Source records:

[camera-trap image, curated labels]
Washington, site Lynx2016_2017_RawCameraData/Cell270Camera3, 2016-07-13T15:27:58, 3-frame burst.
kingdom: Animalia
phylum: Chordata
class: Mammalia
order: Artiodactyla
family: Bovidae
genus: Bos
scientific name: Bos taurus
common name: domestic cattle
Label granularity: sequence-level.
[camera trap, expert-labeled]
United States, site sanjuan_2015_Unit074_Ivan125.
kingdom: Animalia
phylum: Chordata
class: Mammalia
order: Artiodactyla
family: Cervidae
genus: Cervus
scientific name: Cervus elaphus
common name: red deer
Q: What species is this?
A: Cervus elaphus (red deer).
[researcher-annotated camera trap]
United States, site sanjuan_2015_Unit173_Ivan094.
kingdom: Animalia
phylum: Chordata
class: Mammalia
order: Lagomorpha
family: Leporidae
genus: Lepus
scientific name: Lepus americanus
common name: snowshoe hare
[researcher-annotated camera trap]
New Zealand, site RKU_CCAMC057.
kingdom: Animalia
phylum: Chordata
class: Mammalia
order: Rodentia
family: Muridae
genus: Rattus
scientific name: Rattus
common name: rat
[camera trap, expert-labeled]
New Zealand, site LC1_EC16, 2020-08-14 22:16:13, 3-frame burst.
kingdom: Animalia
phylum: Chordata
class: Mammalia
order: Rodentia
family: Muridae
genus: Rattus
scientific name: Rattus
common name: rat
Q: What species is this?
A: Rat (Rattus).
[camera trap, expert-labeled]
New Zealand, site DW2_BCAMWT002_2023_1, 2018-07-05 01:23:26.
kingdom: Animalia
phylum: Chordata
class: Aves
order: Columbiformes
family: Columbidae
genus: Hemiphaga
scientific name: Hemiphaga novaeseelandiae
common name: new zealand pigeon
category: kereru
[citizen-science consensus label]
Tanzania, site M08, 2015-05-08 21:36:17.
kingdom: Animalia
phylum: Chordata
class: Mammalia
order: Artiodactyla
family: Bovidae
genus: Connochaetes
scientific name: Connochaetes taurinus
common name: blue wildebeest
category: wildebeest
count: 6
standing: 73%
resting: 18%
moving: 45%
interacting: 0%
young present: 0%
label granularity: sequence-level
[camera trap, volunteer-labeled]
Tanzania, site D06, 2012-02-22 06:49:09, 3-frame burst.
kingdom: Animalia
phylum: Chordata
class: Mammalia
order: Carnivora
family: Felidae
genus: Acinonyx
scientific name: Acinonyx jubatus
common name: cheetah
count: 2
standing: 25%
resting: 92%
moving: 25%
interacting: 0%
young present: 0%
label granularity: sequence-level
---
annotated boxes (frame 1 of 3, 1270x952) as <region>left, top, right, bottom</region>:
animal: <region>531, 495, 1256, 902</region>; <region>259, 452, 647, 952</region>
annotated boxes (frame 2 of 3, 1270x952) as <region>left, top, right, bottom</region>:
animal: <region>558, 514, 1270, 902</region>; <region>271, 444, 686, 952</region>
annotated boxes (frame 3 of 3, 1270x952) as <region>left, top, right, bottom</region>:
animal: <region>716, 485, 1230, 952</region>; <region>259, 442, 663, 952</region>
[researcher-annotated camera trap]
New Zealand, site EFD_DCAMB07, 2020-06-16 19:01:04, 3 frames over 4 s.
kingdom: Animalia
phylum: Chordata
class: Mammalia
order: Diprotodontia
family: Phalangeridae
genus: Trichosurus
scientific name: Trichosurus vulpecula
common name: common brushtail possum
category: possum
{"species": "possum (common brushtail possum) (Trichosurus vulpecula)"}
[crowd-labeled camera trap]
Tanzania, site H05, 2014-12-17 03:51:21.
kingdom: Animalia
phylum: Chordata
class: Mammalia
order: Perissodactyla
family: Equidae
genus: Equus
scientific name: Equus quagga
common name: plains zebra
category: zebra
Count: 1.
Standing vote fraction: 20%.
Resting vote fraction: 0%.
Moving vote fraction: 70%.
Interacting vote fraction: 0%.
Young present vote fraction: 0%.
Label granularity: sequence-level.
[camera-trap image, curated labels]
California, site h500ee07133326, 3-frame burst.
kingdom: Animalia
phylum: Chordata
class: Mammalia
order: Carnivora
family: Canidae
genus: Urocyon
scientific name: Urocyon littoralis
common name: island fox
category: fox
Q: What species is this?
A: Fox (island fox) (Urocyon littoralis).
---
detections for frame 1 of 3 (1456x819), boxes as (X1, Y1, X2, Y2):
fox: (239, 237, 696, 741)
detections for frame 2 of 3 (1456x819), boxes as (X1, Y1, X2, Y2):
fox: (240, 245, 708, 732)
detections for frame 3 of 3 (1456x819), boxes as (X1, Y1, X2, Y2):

### Task item
Beginning with the first line above, transcribe all of the data exactly.

### Answer to this problem
[camera-trap image, curated labels]
Washington, site Lynx2016_2017_RawCameraData/Cell270Camera3, 2016-07-13T15:27:58, 3-frame burst.
kingdom: Animalia
phylum: Chordata
class: Mammalia
order: Artiodactyla
family: Bovidae
genus: Bos
scientific name: Bos taurus
common name: domestic cattle
Label granularity: sequence-level.
[camera trap, expert-labeled]
United States, site sanjuan_2015_Unit074_Ivan125.
kingdom: Animalia
phylum: Chordata
class: Mammalia
order: Artiodactyla
family: Cervidae
genus: Cervus
scientific name: Cervus elaphus
common name: red deer
Q: What species is this?
A: Cervus elaphus (red deer).
[researcher-annotated camera trap]
United States, site sanjuan_2015_Unit173_Ivan094.
kingdom: Animalia
phylum: Chordata
class: Mammalia
order: Lagomorpha
family: Leporidae
genus: Lepus
scientific name: Lepus americanus
common name: snowshoe hare
[researcher-annotated camera trap]
New Zealand, site RKU_CCAMC057.
kingdom: Animalia
phylum: Chordata
class: Mammalia
order: Rodentia
family: Muridae
genus: Rattus
scientific name: Rattus
common name: rat
[camera trap, expert-labeled]
New Zealand, site LC1_EC16, 2020-08-14 22:16:13, 3-frame burst.
kingdom: Animalia
phylum: Chordata
class: Mammalia
order: Rodentia
family: Muridae
genus: Rattus
scientific name: Rattus
common name: rat
Q: What species is this?
A: Rat (Rattus).
[camera trap, expert-labeled]
New Zealand, site DW2_BCAMWT002_2023_1, 2018-07-05 01:23:26.
kingdom: Animalia
phylum: Chordata
class: Aves
order: Columbiformes
family: Columbidae
genus: Hemiphaga
scientific name: Hemiphaga novaeseelandiae
common name: new zealand pigeon
category: kereru
[citizen-science consensus label]
Tanzania, site M08, 2015-05-08 21:36:17.
kingdom: Animalia
phylum: Chordata
class: Mammalia
order: Artiodactyla
family: Bovidae
genus: Connochaetes
scientific name: Connochaetes taurinus
common name: blue wildebeest
category: wildebeest
count: 6
standing: 73%
resting: 18%
moving: 45%
interacting: 0%
young present: 0%
label granularity: sequence-level
[camera trap, volunteer-labeled]
Tanzania, site D06, 2012-02-22 06:49:09, 3-frame burst.
kingdom: Animalia
phylum: Chordata
class: Mammalia
order: Carnivora
family: Felidae
genus: Acinonyx
scientific name: Acinonyx jubatus
common name: cheetah
count: 2
standing: 25%
resting: 92%
moving: 25%
interacting: 0%
young present: 0%
label granularity: sequence-level
---
annotated boxes (frame 1 of 3, 1270x952) as <region>left, top, right, bottom</region>:
animal: <region>531, 495, 1256, 902</region>; <region>259, 452, 647, 952</region>
annotated boxes (frame 2 of 3, 1270x952) as <region>left, top, right, bottom</region>:
animal: <region>558, 514, 1270, 902</region>; <region>271, 444, 686, 952</region>
annotated boxes (frame 3 of 3, 1270x952) as <region>left, top, right, bottom</region>:
animal: <region>716, 485, 1230, 952</region>; <region>259, 442, 663, 952</region>
[researcher-annotated camera trap]
New Zealand, site EFD_DCAMB07, 2020-06-16 19:01:04, 3 frames over 4 s.
kingdom: Animalia
phylum: Chordata
class: Mammalia
order: Diprotodontia
family: Phalangeridae
genus: Trichosurus
scientific name: Trichosurus vulpecula
common name: common brushtail possum
category: possum
{"species": "possum (common brushtail possum) (Trichosurus vulpecula)"}
[crowd-labeled camera trap]
Tanzania, site H05, 2014-12-17 03:51:21.
kingdom: Animalia
phylum: Chordata
class: Mammalia
order: Perissodactyla
family: Equidae
genus: Equus
scientific name: Equus quagga
common name: plains zebra
category: zebra
Count: 1.
Standing vote fraction: 20%.
Resting vote fraction: 0%.
Moving vote fraction: 70%.
Interacting vote fraction: 0%.
Young present vote fraction: 0%.
Label granularity: sequence-level.
[camera-trap image, curated labels]
California, site h500ee07133326, 3-frame burst.
kingdom: Animalia
phylum: Chordata
class: Mammalia
order: Carnivora
family: Canidae
genus: Urocyon
scientific name: Urocyon littoralis
common name: island fox
category: fox
Q: What species is this?
A: Fox (island fox) (Urocyon littoralis).
---
detections for frame 1 of 3 (1456x819), boxes as (X1, Y1, X2, Y2):
fox: (239, 237, 696, 741)
detections for frame 2 of 3 (1456x819), boxes as (X1, Y1, X2, Y2):
fox: (240, 245, 708, 732)
detections for frame 3 of 3 (1456x819), boxes as (X1, Y1, X2, Y2):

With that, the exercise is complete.